Content starts

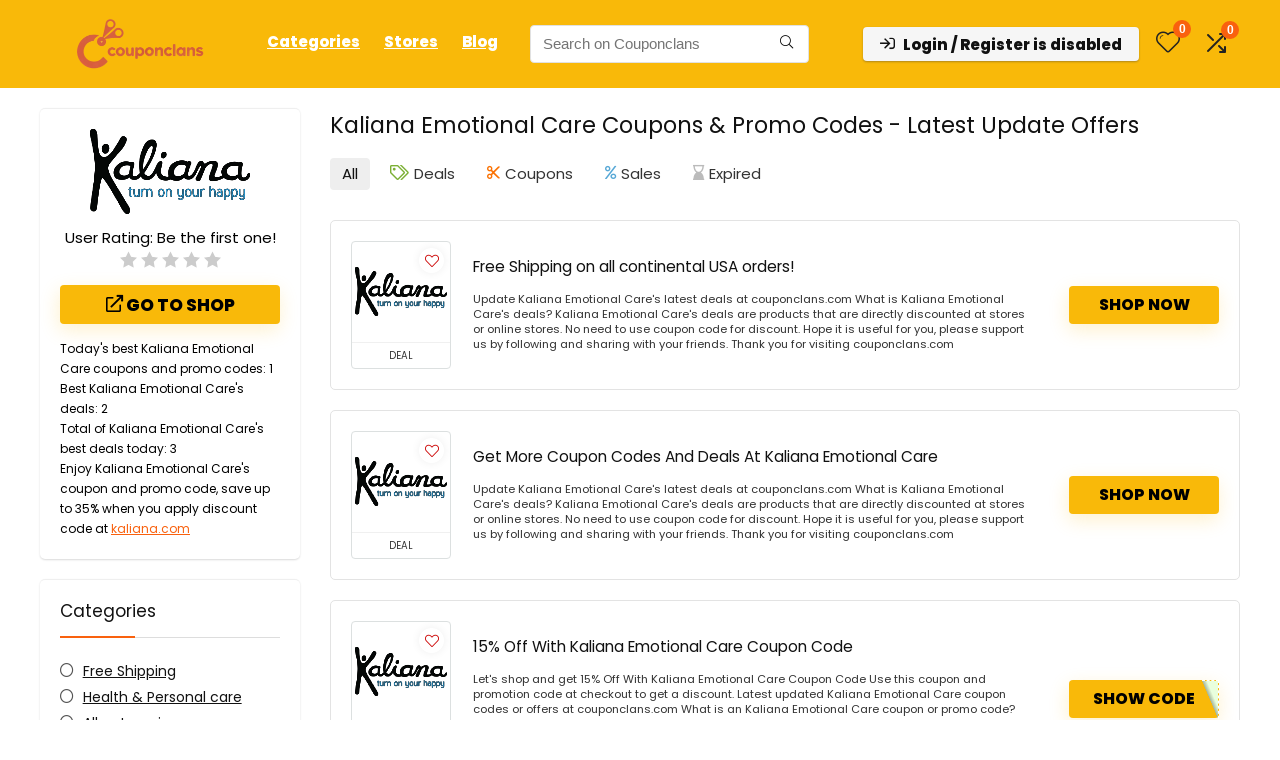

--- FILE ---
content_type: text/html; charset=utf-8
request_url: https://www.google.com/recaptcha/api2/aframe
body_size: 183
content:
<!DOCTYPE HTML><html><head><meta http-equiv="content-type" content="text/html; charset=UTF-8"></head><body><script nonce="YmxO1mRtdyZVC9YlkFG8uw">/** Anti-fraud and anti-abuse applications only. See google.com/recaptcha */ try{var clients={'sodar':'https://pagead2.googlesyndication.com/pagead/sodar?'};window.addEventListener("message",function(a){try{if(a.source===window.parent){var b=JSON.parse(a.data);var c=clients[b['id']];if(c){var d=document.createElement('img');d.src=c+b['params']+'&rc='+(localStorage.getItem("rc::a")?sessionStorage.getItem("rc::b"):"");window.document.body.appendChild(d);sessionStorage.setItem("rc::e",parseInt(sessionStorage.getItem("rc::e")||0)+1);localStorage.setItem("rc::h",'1768904041812');}}}catch(b){}});window.parent.postMessage("_grecaptcha_ready", "*");}catch(b){}</script></body></html>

Content ends

__Try it__.
The answer must be the line containing "request_url: https://www.google.com/recaptcha/api2/aframe" and every line after it through the end of the records, repeated exactly.

__Output for this exercise__.
request_url: https://www.google.com/recaptcha/api2/aframe
body_size: 183
content:
<!DOCTYPE HTML><html><head><meta http-equiv="content-type" content="text/html; charset=UTF-8"></head><body><script nonce="YmxO1mRtdyZVC9YlkFG8uw">/** Anti-fraud and anti-abuse applications only. See google.com/recaptcha */ try{var clients={'sodar':'https://pagead2.googlesyndication.com/pagead/sodar?'};window.addEventListener("message",function(a){try{if(a.source===window.parent){var b=JSON.parse(a.data);var c=clients[b['id']];if(c){var d=document.createElement('img');d.src=c+b['params']+'&rc='+(localStorage.getItem("rc::a")?sessionStorage.getItem("rc::b"):"");window.document.body.appendChild(d);sessionStorage.setItem("rc::e",parseInt(sessionStorage.getItem("rc::e")||0)+1);localStorage.setItem("rc::h",'1768904041812');}}}catch(b){}});window.parent.postMessage("_grecaptcha_ready", "*");}catch(b){}</script></body></html>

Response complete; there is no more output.